### Kutipan Teks
↓↓↓

4.    Hambatan Eksekusi

 

4.1  Faktor di Bidang Perundang-Undangan

HIR dan RBg sebagai hukum acara formil yang diberlakukan produk zaman Belanda untuk itu perlu disesuaikan dengan perkembangan masyarakat. Berbagai usulan para ahli untuk reformasi pelaksanaan sistem tentang eksekusi untuk mencari solusi bagaimana pelaksanaan eksekusi bisa sesuai dengan harapan pencari keadilan.

Contohnya panggilan melalui Kepala Desa, pemberitahuan putusan yang sudah di cap stempel oleh Kepala Desa dianggap sah tanpa mempertimbangkan apakah Kepala Desa telah menyampaikan putusan itu, contoh lain tentang panggilan delegasi pernah terjadi panggilan dari Pengadilan Negeri Jakarta Pusat ke Pengadilan Negeri Jakarta Barat melalui panggilan delegasi. Itu memakan waktu lamanya 1 tahun padahal jarak yang dipanggil hanya beda satu gedung tetapi beda wilayah hukum pengadilan. Begitu juga dengan pemberitahuan putusan dan pemberitahuan lelang juga sistem tentang acara perdata verstek, pembuktian dan lain-lain yang tidak sesuai lagi dengan perkembangan masyarakat dalam era revolusi industri 4.0.

Untuk memaksa pihak tereksekusi melaksanakan putusan pengadilan diperlukan aturan contempt of court sebagaimana praktek dalam sistem hukum common law. Contempt of court menurut kamus hukum adalah “setiap perbuatan yang dapat dianggap sebagai mempermalukan (embarrass), menghalangi, atau merintangi tugas peradilan dari badan-badan Pengadilan, ataupun segala tindakan yang dapat mengurangi kewibawaannya atau martabatnya. Perbuatan ini dilakukan oleh seseorang dengan sengaja untuk menentang atau melanggar kewibawaan atau martabat yang cenderung untuk menghalangi atau menggagalkan tugas peradilan, atau dilakukan oleh seseorang yang menjadi pihak dalam perkara yang diadili oleh Pengadilan yang dengan sengaja tidak mematuhi perintah-perintahnya yang sah atau lalai melakukan perbuatan-perbuatan yang dibebankan kepadanya”[17].

↑↑↑

### Daftar Baris
↓↓↓

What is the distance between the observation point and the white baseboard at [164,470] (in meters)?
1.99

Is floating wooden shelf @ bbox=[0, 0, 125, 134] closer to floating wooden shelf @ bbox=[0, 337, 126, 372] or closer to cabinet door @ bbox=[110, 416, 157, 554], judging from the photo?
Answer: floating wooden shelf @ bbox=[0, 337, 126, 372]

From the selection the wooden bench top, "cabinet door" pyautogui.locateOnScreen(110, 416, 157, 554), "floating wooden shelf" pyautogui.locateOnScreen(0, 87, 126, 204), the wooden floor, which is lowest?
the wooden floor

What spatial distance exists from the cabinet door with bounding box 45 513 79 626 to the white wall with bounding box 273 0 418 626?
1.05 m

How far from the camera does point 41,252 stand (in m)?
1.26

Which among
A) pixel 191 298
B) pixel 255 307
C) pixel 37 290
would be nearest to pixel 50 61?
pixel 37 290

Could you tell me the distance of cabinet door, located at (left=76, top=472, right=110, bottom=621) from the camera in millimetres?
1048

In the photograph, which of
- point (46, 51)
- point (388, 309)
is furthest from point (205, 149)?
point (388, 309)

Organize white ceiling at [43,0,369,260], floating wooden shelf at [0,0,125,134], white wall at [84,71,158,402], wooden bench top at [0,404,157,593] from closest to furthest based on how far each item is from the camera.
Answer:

↑↑↑

### Perintah Tugas 1
Menurut kutipan teks tentang hambatan eksekusi, berapa lama panggilan delegasi dari Pengadilan Negeri Jakarta Pusat ke Pengadilan Negeri Jakarta Barat berlangsung?
### Perintah Tugas 2
Berdasarkan kutipan teks tentang hambatan eksekusi, jelaskan mengapa HIR dan RBg perlu disesuaikan.
### Perintah Tugas 3
Sambung kutipan teks tentang hambatan eksekusi mulai sesudah kalimat terakhir yang tercantum.

### Hasil Tugas 1
Panggilan delegasi itu memakan waktu satu tahun.

### Hasil Tugas 2
HIR dan RBg adalah hukum acara formil produk zaman Belanda. Karena itu, keduanya perlu disesuaikan dengan perkembangan masyarakat. Sejumlah aturannya, seperti panggilan, pemberitahuan putusan, dan acara verstek, tidak sesuai lagi dengan perkembangan masyarakat di era revolusi industri 4.0.

### Hasil Tugas 3
Dalam Rancangan Undang-Undang Hukum Acara Perdata yang disampaikan oleh Yasonna Laoly Menteri Hukum dan HAM (Menkumham) di Komisi III DPR RI pada tanggal 16 Februari 2022, terdapat norma penguatan dalam RUU Hukum Acara Perdata, yaitu: 1) Pihak-pihak yang menjadi saksi dalam melakukan penyitaan, 2) Jangka waktu pengiriman permohonan kasasi, memori kasasi, dan kontra memori kasasi, 3) Kepastian waktu pengiriman salinan putusan kasasi ke pengadilan negeri, 4) Kepastian waktu pengiriman salinan putusan kasasi ke para pihak, 5) Syarat kondisi ketika Mahkamah Agung ingin mendengar sendiri para pihak atau para saksi dalam pemeriksaan kasasi, 6) Penguatan batas waktu pengiriman berkas perkara PK ke Mahkamah Agung, 7) Reformulasi pemeriksaan perkara dengan cara singkat, 8) Pemeriksaan acara pemeriksaan perkara dengan cara cepat dan, 9) Reformulasi jenis putusan. Dan penambahan norma yang muncul atas adanya kebutuhan hukum yang sesuai dengan kesadaran hukum masyarakat, antara lain: 1) Pemanfaatan teknologi dan informasi, pada saat pemanggilan pihak yang berperkara dapat dilakukan secara elektronik, juga dalam pengumuman penetapan, 2) Pemeriksaan perkara dengan cara cepat, kemudahan berusaha bukan hanya dipengaruhi oleh regulasi dan perizinan, tapi juga waktu tunggu yang dihabiskan dalam penyelesaian perkara di pengadilan.[18]

Dalam RUU yang sekarang sedang dibahas, hendaknya diatur penguatan untuk pelaksanaan eksekusi dengan para pihak-pihak yang tidak melaksanakan putusan pengadilan.

 

4.2  Faktor Sumber Daya Manusia (SDM)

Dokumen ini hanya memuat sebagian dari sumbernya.